Segundo Pedro Castro, “aquilo que até aqui não eram destinos que estavam na primeira linha, o caso do Interior, o Alentejo, o Centro de Portugal, o Norte, os Açores, que estavam fora daquele campeonato que normalmente é responsável por mais de 75% do turismo em Portugal, aquele triângulo, Lisboa - Algarve - Madeira, que agora são as áreas mais atingidas, são precisamente as áreas que mais crescimento e atratividade tiveram”, diz, sublinhando que considera que esta “é uma tendência que veio para aqueles portugueses que este ano experimentaram e gostaram e que em 2021 vão repetir e vão aconselhar os amigos”.
Rumo a uma sociedade cashless
O dinheiro é cada vez mais só um número. Deixámos de o carregar nos bolsos e nas carteiras ou até de fazer a parte de baixo do nosso colchão o nosso porquinho mealheiro. Os cartões de multibanco, as aplicações afetas aos mais diversos bancos e os métodos de pagamento integrados nos smartphones fizeram com que as notas e moedas passassem a ser meros números num ecrã, sem formatos, cores ou pesos diferentes. Aquilo que estava a ser uma transação lenta, ganhou um ritmo tremendo, impulsionado pela pandemia.

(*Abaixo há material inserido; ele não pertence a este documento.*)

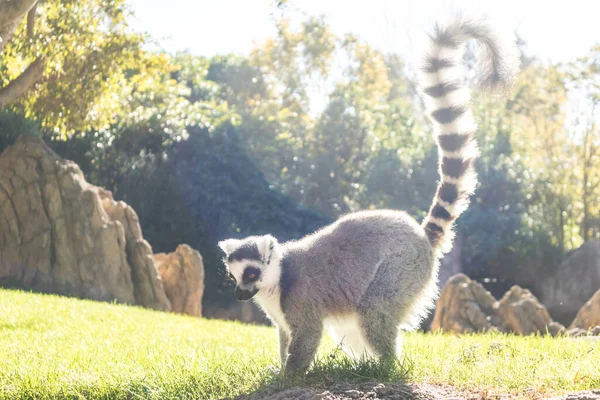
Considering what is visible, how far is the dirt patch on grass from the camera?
5320 mm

"2020 acelerou muito ritmo rumo a uma sociedade cashless, ou seja, uma sociedade cada vez com menos dinheiro. Não acredito que o dinheiro físico desapareça, agora, tendencialmente o ritmo a que está a crescer a economia versus o ritmo a que estão a crescer os meios de pagamento eletrónicos... é quase duas vezes o que cresce a economia. Os meios eletrónicos crescem exponencialmente todos os anos e este ano notou-se uma coisa perfeitamente única", explica ao SAPO24 Tiago Oom, diretor da REDUNIQ.

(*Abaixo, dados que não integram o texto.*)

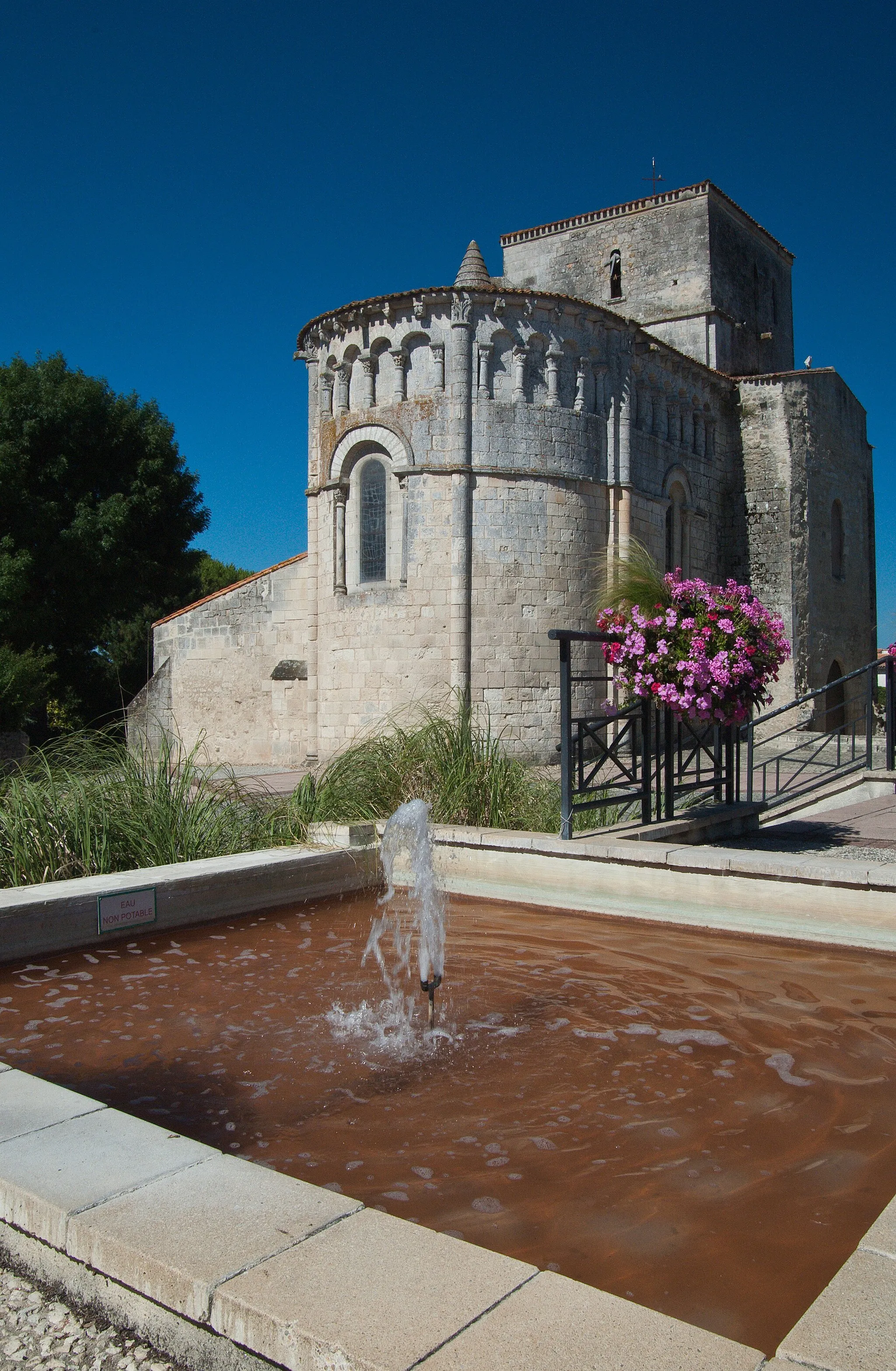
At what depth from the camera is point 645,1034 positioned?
3.88 metres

Para justificar o parágrafo anterior, bastaria dizer que em 47 anos de atividade em Portugal, durante o período de confinamento, em 2020, a Unicre teve o melhor ano de sempre no que diz respeito à colocação de terminais. Mas falta o porquê, para deixar tudo em pratos limpos. A resposta é simples, a pandemia, pois claro.
Regra número um da pandemia: menor contacto possível entre pessoas. O que é que circula entre pessoas, de mão para mão? O dinheiro. Esta é a forma mais breve de resumir como é que num entendimento geral enquanto sociedade, de um momento para o outro, largámos o dinheiro para passar a usar maioritariamente os cartões e aplicações para fazer pagamentos — ou não estivessem também na moda os cartões contacless, aqueles em que, até uma transação de 50 euros, basta encostar ao terminal para fazer a compra, qual pin qual quê. Nem de propósito: as transações contacless, que antigamente representavam 7% do total de pagamentos em multibanco, tiveram um crescimento de 350% durante o ano de 2020 e atualmente dizem respeito a 40% do total das transações realizadas.
"Havia uma sapataria, onde eu trabalho, na Avenida António Augusto Aguiar, que antes do confinamento só aceitava dinheiro. Após estarmos em casa, tive de ir arranjar os sapatos que usei durante o confinamento, que estavam todos destruídos e o senhor diz-me, "não se importa de pagar em contacless?", conta Tiago entre sorrisos.
"No mercado, em termos de levantamento de dinheiro nas redes multibanco, a diferença foi brutal. Acho que vai haver uma tendência que é ter dinheiro na reserva e fazer o dia à dia com cartão. Eu hoje em dia já não tenho vergonha, que era uma coisa que existia, de pagar um café com cartão. Antigamente era capaz de ir levantar dinheiro e pagar um café com uma nota de 20 euros porque tinha vergonha de pagar com multibanco. E o comerciante não se importa nada. Já o dinheiro desaparecer completamente, não acredito. É uma segurança, mas está cada vez a ser mais residual e caminhamos a passos largos para uma sociedade cashless", assume.